[Start of DOCUMENT PASSAGE]

The exhibition is split into four sections: the Past, Present, Future and Imagined. In the present visitors step into a clean room and meet contemporary explorers of this material and discover what it’s for and how we can use it. The curators chose six scientists who are at the cutting edge of graphene research and manufacture to tell visitors their story.

For example, Roman Gorbachev a Royal Society University Research Fellow at the NGI has been layering 2D materials to find new ‘species’ or materials. “Since graphene opened the door, the discovery of many 2D materials has followed,” he tells visitors. “There are still many undiscovered 2D crystals to find. The exploration into the super-thin, single-layer materials is a whole new frontier in science.”

The exhibition shows how graphite is taken from a mine in Sri Lanka and how graphene is being used in a water desalination plant in Abu Dhabi and a mobile phone factory in China. It also shows how graphene can be converted from greenhouse gases such as methane, which is what Catharina Paukner, chief scientist and founder of Cambridge Nanosystems does, and who also features as one of the six scientists. “Reliable, standardised supplies of graphene are essential in order for it to become a commercial success,” she says.

Wonder Materials: Graphene and Beyond was conceived following the establishment the NGI and during the European City of Science Manchester 2016.

“The NGI has been a really important go to place for this exhibition as well as having the scientists on hand to check the work as we go along,” says Olsen. “I am always interested in how you share and encourage curiosity in the world and physics has a reputation for being a hard subject. But with the right people to show the way it is something people can enjoy and interpret.”

The exhibition is entitled Wonder Materials but Olsen says it’s not in a supreme context, it’s about the frontier of knowledge and how the scientists can enable society to decide what we want to use it for and make new priorities. “It throws your prejudices of what science is doing and exhilarates and excites people into finding more out for themselves,” she says.

[End of DOCUMENT PASSAGE]
[Start of DATA LINES]

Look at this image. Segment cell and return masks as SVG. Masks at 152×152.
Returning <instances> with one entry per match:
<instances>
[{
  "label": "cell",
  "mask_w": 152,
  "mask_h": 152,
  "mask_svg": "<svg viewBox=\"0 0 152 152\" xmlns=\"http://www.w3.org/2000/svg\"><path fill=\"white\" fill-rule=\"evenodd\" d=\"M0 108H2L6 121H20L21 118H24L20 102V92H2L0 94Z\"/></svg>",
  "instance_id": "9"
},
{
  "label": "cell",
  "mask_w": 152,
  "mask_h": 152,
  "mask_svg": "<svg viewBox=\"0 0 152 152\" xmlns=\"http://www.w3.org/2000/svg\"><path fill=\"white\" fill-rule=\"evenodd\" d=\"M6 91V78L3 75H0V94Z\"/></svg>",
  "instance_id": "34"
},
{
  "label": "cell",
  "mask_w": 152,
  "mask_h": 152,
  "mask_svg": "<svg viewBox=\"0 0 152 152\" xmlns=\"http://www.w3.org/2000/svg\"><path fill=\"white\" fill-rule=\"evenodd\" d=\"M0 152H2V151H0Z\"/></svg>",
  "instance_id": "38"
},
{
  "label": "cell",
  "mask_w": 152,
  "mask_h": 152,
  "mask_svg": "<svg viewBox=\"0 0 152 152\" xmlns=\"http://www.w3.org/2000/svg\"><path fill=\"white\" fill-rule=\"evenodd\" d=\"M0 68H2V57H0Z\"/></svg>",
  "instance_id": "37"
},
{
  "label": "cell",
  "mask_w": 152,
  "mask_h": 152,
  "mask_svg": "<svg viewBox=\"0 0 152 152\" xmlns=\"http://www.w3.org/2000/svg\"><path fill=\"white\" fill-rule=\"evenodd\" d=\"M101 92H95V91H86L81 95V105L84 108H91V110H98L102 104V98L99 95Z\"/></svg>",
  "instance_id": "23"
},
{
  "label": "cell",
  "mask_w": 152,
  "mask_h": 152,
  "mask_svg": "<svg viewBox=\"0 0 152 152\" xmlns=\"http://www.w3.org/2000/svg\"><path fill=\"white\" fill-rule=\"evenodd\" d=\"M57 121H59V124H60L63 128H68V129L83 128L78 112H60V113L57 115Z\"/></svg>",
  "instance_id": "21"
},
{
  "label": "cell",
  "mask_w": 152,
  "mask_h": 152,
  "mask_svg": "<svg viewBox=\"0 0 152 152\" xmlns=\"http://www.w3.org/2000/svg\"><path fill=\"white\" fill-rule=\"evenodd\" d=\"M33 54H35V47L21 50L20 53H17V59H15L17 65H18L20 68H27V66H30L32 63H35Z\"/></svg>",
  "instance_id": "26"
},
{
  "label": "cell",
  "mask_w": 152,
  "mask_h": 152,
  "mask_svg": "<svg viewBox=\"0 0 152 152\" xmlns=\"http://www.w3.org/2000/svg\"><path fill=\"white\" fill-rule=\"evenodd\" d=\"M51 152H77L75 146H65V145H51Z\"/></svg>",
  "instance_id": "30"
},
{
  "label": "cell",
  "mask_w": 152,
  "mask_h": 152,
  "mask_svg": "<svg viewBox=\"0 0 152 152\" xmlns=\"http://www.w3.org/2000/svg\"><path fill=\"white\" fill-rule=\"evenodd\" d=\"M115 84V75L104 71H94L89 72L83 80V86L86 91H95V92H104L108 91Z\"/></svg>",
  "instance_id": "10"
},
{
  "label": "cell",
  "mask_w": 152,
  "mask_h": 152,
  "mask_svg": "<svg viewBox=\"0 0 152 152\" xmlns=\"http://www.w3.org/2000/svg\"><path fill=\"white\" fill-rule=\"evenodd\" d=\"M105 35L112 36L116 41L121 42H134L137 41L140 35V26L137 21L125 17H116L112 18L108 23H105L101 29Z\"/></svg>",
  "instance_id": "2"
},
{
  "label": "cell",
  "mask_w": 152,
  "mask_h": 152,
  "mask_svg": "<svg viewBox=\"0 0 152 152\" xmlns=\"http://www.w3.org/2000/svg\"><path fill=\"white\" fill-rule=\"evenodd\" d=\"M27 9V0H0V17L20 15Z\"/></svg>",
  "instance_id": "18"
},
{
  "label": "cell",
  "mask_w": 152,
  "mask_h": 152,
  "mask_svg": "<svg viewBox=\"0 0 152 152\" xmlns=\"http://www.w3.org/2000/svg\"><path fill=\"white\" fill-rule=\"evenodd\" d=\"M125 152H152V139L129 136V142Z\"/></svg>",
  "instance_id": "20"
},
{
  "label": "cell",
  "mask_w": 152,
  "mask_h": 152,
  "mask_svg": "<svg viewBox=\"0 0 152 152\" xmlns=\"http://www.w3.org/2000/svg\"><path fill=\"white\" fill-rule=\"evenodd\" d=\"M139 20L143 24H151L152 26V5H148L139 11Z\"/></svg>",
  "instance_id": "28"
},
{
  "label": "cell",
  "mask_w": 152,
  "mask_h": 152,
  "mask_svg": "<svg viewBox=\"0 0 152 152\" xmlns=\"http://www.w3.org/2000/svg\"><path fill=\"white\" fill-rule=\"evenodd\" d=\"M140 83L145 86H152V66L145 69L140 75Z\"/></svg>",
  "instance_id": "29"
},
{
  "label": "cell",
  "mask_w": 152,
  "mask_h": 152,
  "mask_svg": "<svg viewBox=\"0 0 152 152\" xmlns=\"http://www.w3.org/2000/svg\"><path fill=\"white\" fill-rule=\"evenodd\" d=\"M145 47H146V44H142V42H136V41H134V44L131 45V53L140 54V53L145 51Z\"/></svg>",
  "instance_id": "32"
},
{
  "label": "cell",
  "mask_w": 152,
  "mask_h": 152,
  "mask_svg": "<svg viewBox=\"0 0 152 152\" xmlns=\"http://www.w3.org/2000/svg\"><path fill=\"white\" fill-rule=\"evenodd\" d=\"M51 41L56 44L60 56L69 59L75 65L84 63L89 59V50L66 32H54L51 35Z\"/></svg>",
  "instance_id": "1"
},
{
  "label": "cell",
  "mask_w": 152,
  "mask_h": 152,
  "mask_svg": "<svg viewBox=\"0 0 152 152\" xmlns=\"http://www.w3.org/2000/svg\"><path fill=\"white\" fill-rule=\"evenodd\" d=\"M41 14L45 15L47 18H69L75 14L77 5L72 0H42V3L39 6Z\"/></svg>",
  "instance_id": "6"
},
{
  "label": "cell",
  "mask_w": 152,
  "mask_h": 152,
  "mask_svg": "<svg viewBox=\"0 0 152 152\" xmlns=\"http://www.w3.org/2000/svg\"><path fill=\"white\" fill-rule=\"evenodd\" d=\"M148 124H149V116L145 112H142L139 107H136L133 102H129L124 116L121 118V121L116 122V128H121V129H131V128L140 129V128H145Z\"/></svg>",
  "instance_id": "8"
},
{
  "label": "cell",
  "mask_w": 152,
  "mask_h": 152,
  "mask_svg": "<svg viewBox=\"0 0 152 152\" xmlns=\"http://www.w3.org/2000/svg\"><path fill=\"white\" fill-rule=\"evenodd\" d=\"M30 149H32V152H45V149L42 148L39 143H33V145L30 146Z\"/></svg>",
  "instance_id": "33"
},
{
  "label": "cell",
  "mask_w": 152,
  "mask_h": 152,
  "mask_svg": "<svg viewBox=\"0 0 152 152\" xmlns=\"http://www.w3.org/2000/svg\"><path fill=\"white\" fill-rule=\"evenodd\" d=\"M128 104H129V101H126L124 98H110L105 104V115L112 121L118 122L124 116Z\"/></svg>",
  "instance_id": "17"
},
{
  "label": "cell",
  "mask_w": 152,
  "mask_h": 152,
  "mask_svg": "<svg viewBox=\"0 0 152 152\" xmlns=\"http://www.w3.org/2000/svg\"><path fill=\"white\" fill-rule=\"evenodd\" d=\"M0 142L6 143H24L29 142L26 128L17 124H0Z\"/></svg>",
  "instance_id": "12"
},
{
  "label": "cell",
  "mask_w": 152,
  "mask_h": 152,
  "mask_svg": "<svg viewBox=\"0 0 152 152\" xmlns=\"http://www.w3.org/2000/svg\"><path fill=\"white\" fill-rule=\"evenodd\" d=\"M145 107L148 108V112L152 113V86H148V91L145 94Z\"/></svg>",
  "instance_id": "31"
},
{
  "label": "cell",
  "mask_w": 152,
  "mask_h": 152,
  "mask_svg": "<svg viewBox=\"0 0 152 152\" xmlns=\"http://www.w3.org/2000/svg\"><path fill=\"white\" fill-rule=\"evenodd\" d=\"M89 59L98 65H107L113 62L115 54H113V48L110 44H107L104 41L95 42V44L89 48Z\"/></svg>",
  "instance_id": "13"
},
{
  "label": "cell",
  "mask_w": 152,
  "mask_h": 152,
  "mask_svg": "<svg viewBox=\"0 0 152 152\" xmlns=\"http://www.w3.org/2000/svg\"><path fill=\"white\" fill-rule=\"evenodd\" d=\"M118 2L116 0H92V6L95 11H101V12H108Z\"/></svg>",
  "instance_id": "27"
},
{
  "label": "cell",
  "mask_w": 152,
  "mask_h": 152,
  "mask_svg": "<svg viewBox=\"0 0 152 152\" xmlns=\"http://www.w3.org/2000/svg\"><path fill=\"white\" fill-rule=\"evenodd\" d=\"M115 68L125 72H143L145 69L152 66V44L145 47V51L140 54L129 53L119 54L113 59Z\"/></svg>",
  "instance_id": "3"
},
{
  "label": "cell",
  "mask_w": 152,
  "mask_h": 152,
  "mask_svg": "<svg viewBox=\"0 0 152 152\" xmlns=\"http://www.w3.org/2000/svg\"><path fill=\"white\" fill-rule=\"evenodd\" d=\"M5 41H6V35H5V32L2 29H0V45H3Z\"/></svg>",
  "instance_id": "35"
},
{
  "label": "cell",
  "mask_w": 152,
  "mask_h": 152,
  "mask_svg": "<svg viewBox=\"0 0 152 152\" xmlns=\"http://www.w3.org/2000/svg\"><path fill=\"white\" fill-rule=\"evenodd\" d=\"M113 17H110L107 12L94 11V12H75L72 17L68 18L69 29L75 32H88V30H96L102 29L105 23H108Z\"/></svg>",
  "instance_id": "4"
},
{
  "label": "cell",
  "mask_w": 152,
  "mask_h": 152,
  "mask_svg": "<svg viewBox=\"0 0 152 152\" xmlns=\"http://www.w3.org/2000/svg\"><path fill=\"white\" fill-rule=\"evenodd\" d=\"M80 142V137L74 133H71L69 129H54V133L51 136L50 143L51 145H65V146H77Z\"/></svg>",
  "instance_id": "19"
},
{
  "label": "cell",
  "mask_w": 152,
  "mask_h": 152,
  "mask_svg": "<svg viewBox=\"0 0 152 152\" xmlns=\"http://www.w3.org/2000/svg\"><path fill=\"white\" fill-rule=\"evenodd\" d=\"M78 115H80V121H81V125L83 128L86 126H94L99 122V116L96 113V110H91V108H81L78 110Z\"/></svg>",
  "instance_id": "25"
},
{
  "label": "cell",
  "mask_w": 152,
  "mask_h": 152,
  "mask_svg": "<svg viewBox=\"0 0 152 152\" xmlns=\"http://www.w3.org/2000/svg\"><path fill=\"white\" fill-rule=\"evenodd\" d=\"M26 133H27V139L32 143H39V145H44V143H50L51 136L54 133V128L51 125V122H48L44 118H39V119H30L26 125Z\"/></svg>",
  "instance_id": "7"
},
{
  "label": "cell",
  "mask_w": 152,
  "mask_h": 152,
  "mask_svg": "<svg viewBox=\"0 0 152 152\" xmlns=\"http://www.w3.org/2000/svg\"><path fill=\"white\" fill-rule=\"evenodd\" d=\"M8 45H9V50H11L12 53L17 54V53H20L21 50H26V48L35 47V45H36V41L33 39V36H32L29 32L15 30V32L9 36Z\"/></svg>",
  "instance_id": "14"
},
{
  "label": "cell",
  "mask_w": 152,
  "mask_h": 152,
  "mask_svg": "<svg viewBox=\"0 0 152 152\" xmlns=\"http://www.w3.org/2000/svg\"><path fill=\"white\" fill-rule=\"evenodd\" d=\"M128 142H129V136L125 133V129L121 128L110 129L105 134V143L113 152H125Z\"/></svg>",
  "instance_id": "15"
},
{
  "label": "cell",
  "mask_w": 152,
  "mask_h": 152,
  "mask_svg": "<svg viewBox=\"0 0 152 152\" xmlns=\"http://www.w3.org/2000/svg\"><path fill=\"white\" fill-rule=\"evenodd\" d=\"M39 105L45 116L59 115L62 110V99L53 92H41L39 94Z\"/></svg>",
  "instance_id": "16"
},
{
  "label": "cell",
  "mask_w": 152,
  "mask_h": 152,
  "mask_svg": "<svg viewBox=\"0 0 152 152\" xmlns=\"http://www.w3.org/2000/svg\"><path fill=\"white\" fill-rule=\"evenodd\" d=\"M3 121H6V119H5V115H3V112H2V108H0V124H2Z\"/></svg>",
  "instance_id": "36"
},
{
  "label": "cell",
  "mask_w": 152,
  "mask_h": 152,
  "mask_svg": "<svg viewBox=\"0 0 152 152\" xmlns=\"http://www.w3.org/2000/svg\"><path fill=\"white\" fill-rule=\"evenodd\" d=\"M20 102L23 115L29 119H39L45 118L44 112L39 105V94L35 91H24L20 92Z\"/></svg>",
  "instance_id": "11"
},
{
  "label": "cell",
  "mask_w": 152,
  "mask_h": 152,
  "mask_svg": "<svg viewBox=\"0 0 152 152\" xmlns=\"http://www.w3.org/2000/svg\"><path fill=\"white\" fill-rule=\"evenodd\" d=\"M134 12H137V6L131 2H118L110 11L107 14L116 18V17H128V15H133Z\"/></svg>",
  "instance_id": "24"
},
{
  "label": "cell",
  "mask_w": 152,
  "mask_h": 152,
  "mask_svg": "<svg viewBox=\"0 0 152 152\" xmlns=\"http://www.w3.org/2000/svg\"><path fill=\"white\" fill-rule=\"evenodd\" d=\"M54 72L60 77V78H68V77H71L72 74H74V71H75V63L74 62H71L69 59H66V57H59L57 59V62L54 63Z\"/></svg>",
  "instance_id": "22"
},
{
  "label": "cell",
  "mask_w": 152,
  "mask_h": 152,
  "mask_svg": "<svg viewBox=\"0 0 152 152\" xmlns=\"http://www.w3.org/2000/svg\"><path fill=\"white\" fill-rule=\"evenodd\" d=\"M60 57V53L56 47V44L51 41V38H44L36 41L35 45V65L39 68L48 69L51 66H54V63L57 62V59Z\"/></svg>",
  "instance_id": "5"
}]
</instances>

[End of DATA LINES]

- **TO BE DONE**
Condense the paragraph of the graphene exhibition passage that begins "The exhibition shows how graphite" into a short bulleted list that keeps its main facts. These rows come from a separate source.

- **FULL SOLUTION**
- The exhibition shows graphite being taken from a mine in Sri Lanka.
- It shows graphene in use at a water desalination plant in Abu Dhabi and a mobile phone factory in China.
- It shows that graphene can be converted from greenhouse gases such as methane.
- Catharina Paukner, chief scientist and founder of Cambridge Nanosystems, does this conversion and is one of the six featured scientists.
- She says graphene needs reliable, standardized supplies to become a commercial success.